El 81% de las mujeres que en 2019 decidió interrumpir su embarazo eligió el acompañamiento, según una encuesta de la organización Ipas.

Acompañantes de aborto en México, retos y estigmas
Azucena, de 20 años, decidió abortar acompañada de una colectiva feminista en Guadalajara. Desde entonces ella acompaña a otras mujeres que también deciden interrumpir su embarazo. (Andrea Murcia/Cuartoscuro)

Las mujeres que se dedican a brindar acompañamiento a quienes buscan interrumpir su embarazo generan una mayor confianza que una clínica o institución del gobierno, y aun así son estigmatizadas.

Así lo muestra una encuesta realizada por la organización civil Ipas México que reportó que el 81% de las mujeres que en 2019 recurrieron a medicamentos para interrumpir su embarazo eligió vivir el procedimiento acompañada.

La labor que realizan las acompañantes de aborto con medicamentos es, igual que la despenalización, un tema de salud pública, pues esta labor no se limita al procedimiento en sí mismo.

Las acompañantes de aborto brindan información a las usuarias, además de atención psicológica antes, durante y después del procedimiento, así como asesoría legal, tareas que le corresponde al Estado mexicano gracias a las sentencias de la Suprema Corte de Justicia de la Nación (SCJN).

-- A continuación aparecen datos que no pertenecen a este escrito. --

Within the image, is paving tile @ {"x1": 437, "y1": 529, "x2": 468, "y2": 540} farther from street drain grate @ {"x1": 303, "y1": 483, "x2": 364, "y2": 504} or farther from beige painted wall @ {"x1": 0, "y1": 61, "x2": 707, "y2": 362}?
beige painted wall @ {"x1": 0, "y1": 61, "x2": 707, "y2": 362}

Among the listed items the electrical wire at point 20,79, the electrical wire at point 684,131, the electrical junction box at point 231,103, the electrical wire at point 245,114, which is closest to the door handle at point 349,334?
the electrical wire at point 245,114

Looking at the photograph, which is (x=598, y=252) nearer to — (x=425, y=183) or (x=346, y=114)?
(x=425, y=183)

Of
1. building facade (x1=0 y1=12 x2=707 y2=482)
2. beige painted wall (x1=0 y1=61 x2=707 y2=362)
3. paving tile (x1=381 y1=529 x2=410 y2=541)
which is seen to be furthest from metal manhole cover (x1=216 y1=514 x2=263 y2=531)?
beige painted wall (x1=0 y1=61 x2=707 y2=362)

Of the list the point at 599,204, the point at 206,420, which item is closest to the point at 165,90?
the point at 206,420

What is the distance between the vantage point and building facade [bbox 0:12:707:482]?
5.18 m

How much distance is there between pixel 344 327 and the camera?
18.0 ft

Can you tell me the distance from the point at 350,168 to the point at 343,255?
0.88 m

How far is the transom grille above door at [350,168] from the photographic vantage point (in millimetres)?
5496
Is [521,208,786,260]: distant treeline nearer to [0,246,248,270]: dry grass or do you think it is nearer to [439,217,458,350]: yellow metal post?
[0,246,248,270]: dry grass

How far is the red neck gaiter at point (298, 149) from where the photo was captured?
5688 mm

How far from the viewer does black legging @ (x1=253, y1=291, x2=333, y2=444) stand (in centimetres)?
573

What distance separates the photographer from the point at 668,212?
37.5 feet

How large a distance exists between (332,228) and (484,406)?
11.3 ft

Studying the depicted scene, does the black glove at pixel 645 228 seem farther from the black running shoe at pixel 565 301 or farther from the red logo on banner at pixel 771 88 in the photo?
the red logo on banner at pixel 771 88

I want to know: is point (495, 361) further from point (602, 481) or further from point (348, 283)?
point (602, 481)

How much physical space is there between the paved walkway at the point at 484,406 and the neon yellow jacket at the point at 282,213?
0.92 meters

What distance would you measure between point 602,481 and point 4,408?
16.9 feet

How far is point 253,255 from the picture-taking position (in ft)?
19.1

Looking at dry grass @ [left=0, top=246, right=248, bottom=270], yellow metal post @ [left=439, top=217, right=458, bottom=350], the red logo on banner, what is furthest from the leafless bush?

“A las acompañantes se les señala por ser las facilitadoras de información y medicamento para la interrupción del embarazo”, dice en entrevista con Expansión Política Mara Zaragoza, gerente del programa de calidad de servicios en Ipas CAM.

Mara Zaragoza agrega que el estigma social sobre las acompañantes está asociado con la criminalización que persiste sobre el aborto y las decisiones de las mujeres sobre su sexualidad. “El estigma se va alimentando del desconocimiento, si a la mujer que aborta se le señala, lo mismo va a pasar con la que la apoya o la acompaña”, plantea.

En un foro efectuado en noviembre de este año, Michelle Domínguez, de la Línea Aborto Chiapas, destacó que hoy en día, pese a los avances para el acceso a la interrupción del embarazo, las mujeres todavía prefieren recurrir a una acompañante que a una clínica, incluso en la Ciudad de México, donde el aborto se despenalizó en 2007.

En 2020, Expansión Política publicó que a lo largo del año atendieron 11,269 procedimientos de Interrupción Legal del Embarazo (ILE) en las clínicas y hospitales públicos de la Ciudad de México.